Math Help - Logarithm Equation

1. Logarithm Equation

Solve $\lg(4^p - 4) - p\lg2 = \lg3$
I am supposed to do corrections for this question but I do not know how.
The correct answer is $p = 2$
Here are the steps I have done:
$\lg(4^p - 4) - p\lg2 = \lg3$
$\lg(4^p - 4) - \lg2^p = \lg3
$

$\lg\frac{4^p - 4}{2^p} = \lg3$
$\frac{4^p - 4}{2^p} = 3$
$4^p - 4 = 2^p \times 3$
$\frac{2^{2p} - 4}{2^p} = 3$
$\frac{2^{2p}}{2^p} - \frac{4}{2^p} = 3$
$2^p - 2^{2 - p} = 3$
$2^p(1 - 2^{2 - 1}) = 3$
$2^p = -3$

Any help would really be appreciated, thank you very much in advance!

2. $2^p - 2^{2 - p} = 3$

This line cannot become:

$2^p(1 - 2^{2 - 1}) = 3$

it becomes:

$2^p(1 - 2^{2 - 2p}) = 3$

$2^{p} - \dfrac{4}{2^p} = 3$

From here, you can use a substitution of the form y = 2^p

$y - \dfrac{4}{y} = 3$

Now, can you continue?

EDIT: Oops, sorry mr fantastic

3. Originally Posted by caramelcake
I am supposed to do corrections for this question but I do not know how.
The correct answer is $p = 2$
Here are the steps I have done:
$\lg(4^p - 4) - p\lg2 = \lg3$
$\lg(4^p - 4) - \lg2^p = \lg3
$

$\lg\frac{4^p - 4}{2^p} = \lg3$
$\frac{4^p - 4}{2^p} = 3$
$4^p - 4 = 2^p \times 3$
$\frac{2^{2p} - 4}{2^p} = 3$
$\frac{2^{2p}}{2^p} - \frac{4}{2^p} = 3$
$2^p - 2^{2 - p} = 3$
$2^p(1 - 2^{2 - 1}) = 3$ Mr F says: This line is wrong. Expand it out to see why. $2^p 2^{1} \neq 2^{2-p}$.
$2^p = -3$

Any help would really be appreciated, thank you very much in advance!
$4^p - 4 = 2^p \times 3$

$\Rightarrow (2^{p})^2 - 3 \times 2^p - 4 = 0$

$\Rightarrow (2^p - 4)(2^p + 1) = 0$

etc.

4. Originally Posted by caramelcake
I am supposed to do corrections for this question but I do not know how.
The correct answer is $p = 2$
Here are the steps I have done:
$\lg(4^p - 4) - p\lg2 = \lg3$
$\lg(4^p - 4) - \lg2^p = \lg3
$

$\lg\frac{4^p - 4}{2^p} = \lg3$
$\frac{4^p - 4}{2^p} = 3$
$4^p - 4 = 2^p \times 3$
$4^p= (2^2)^p= (2^p)^2$ so you can think of $4^p- 3(2^p)- 4= (2^p)^2- 3(2^p)- 4= 0$ as a quadratic equation for $2^p$. As Unknown008 (who is that masked man?) suggested, let $y= 2^p$ and you get $y^2- 3y- 4= 0$. Solve that quadratic equation for y and then solve $2^p= y$ for p.

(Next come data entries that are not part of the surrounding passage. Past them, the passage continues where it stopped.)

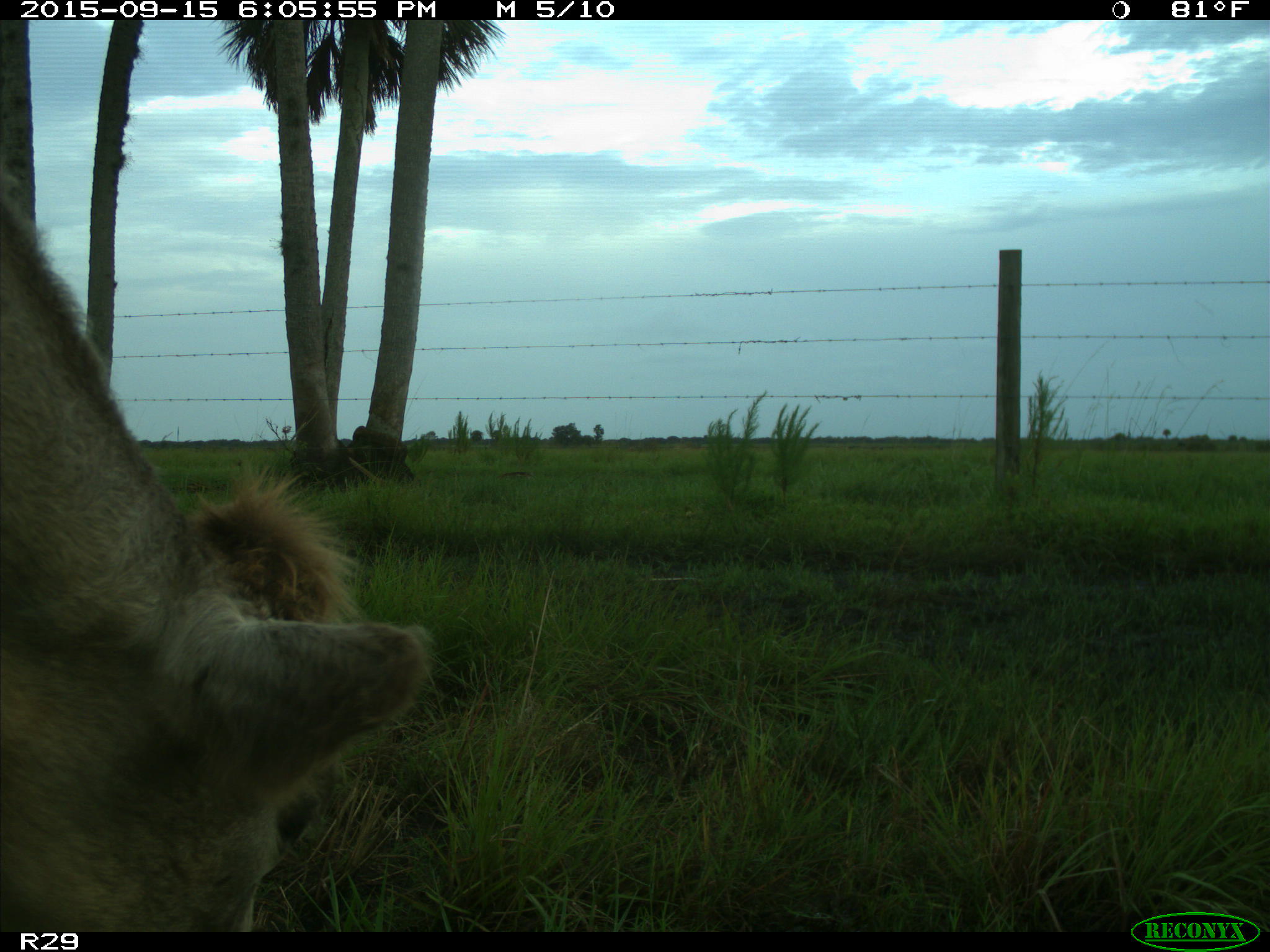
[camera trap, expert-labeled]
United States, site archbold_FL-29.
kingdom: Animalia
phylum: Chordata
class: Mammalia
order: Artiodactyla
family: Bovidae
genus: Bos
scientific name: Bos taurus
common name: domestic cow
Bos taurus (domestic cow).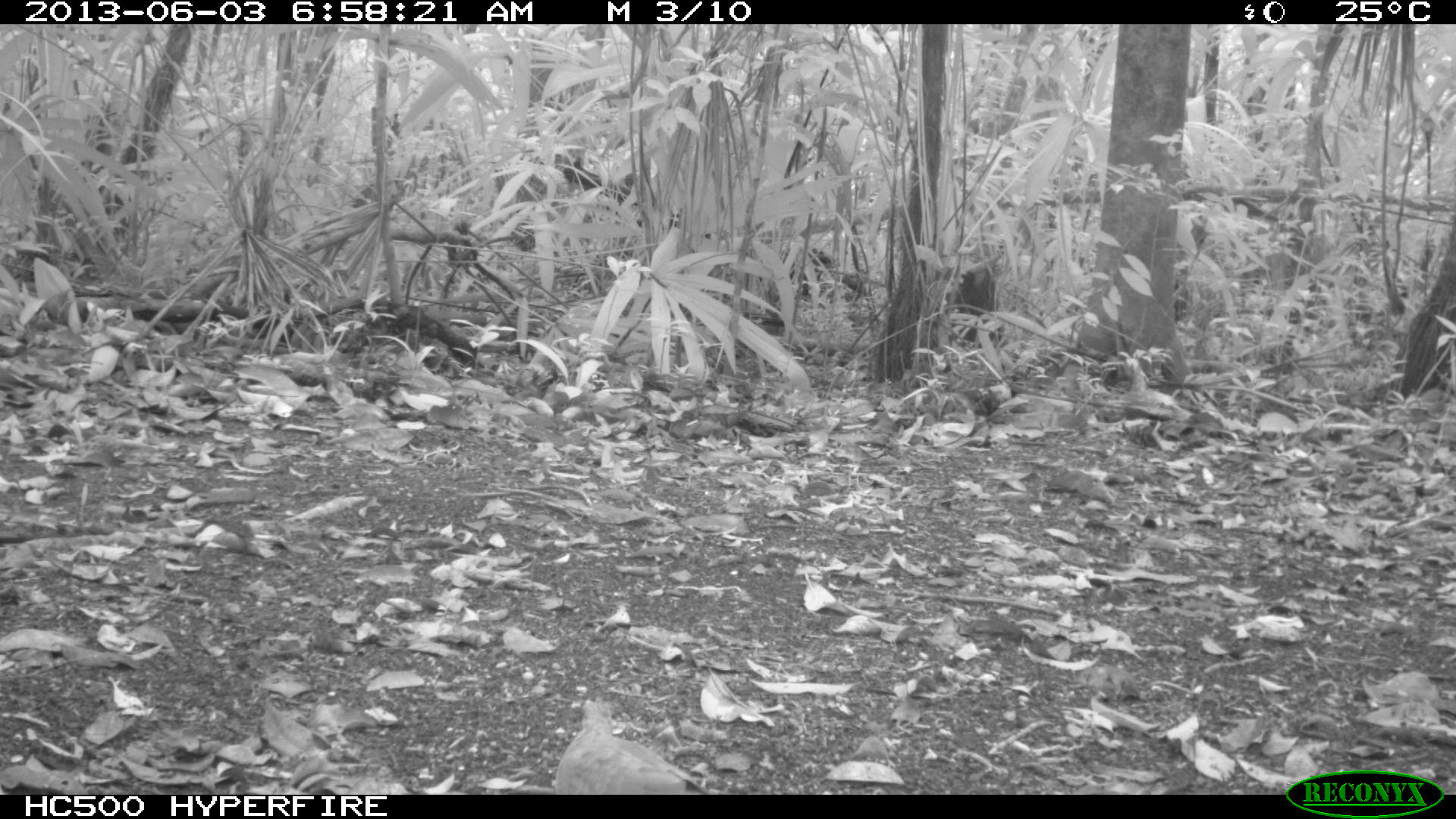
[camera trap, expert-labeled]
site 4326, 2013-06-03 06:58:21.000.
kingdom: Animalia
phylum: Chordata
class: Aves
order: Columbiformes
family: Columbidae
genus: Geotrygon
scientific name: Geotrygon montana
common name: ruddy quail-dove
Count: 1.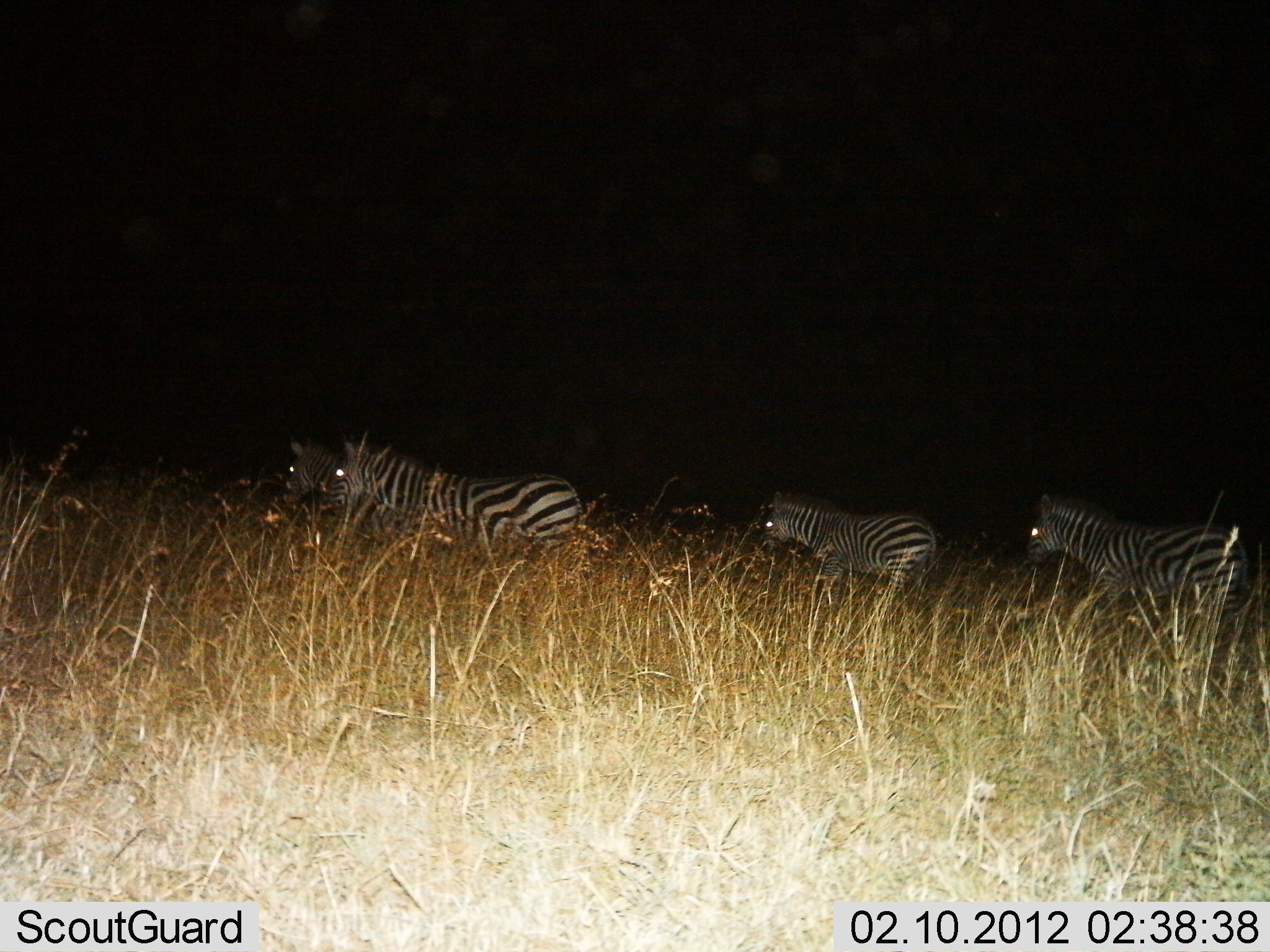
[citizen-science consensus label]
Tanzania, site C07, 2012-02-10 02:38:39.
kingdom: Animalia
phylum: Chordata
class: Mammalia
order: Perissodactyla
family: Equidae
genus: Equus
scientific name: Equus quagga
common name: plains zebra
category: zebra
Zebra (plains zebra) (Equus quagga), count 4. Behavior (volunteer vote fractions): standing 35%, resting 5%, moving 75%, interacting 0%. Young present (vote fraction): 0%. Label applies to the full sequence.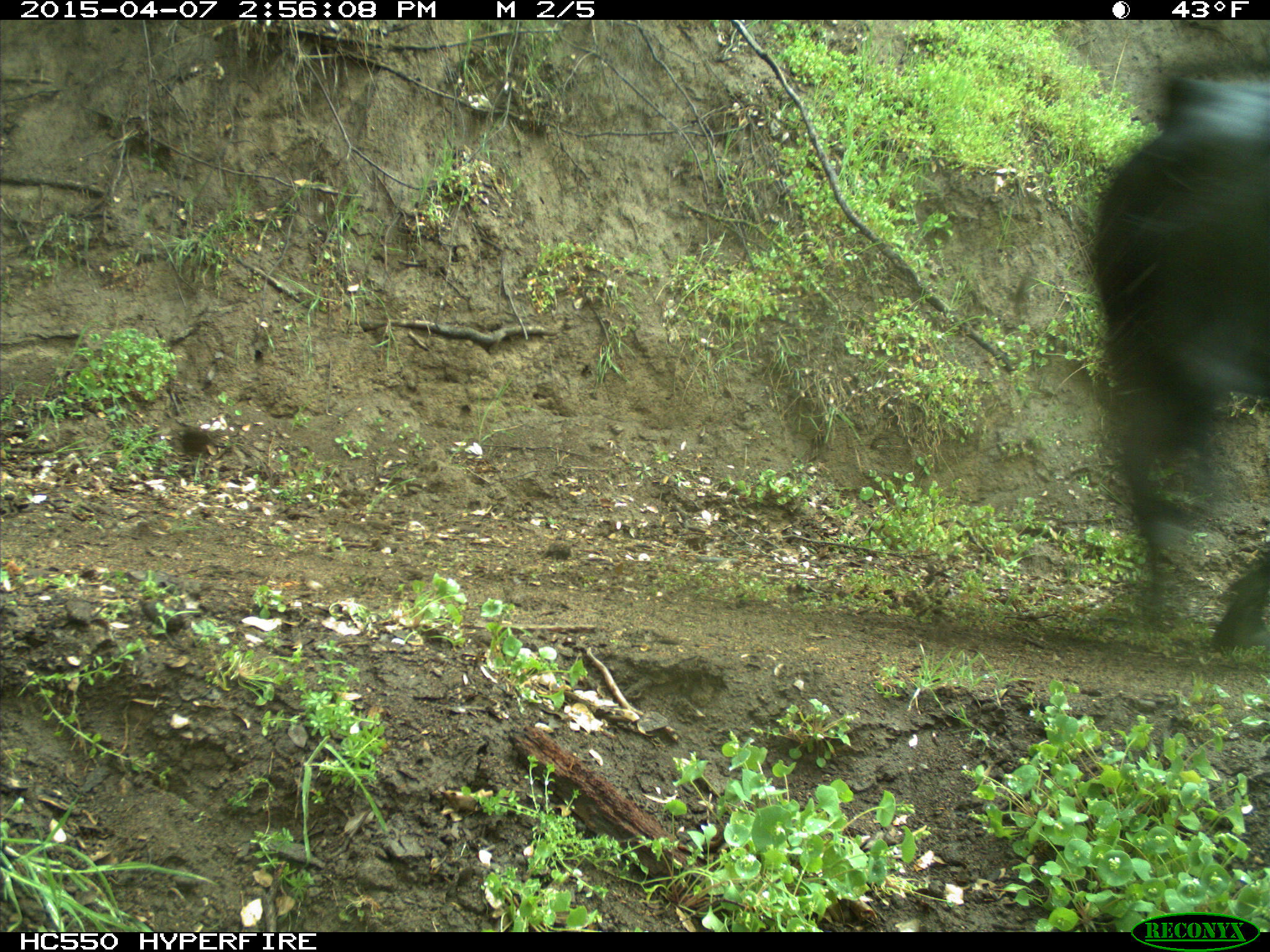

$\frac{2^{2p} - 4}{2^p} = 3$
$\frac{2^{2p}}{2^p} - \frac{4}{2^p} = 3$
$2^p - 2^{2 - p} = 3$
$2^p(1 - 2^{2 - 1}) = 3$
$2^p = -3$

Any help would really be appreciated, thank you very much in advance!

5. I'm not masked, I'm Jerry

6. Thank you everybody! I am very touched by the number of responses to my question. Sorry for not replying earlier, I am not really feeling well today.

7. It's okay, we're glad to help

8. Originally Posted by Unknown008
$2^p - 2^{2 - p} = 3$
at this point either p or 2-p have to be 0, since the difference of 2 powers of 2 give an odd number only if the power of one is 0. also p cannot be zero since then 2-p=2 which gives -3.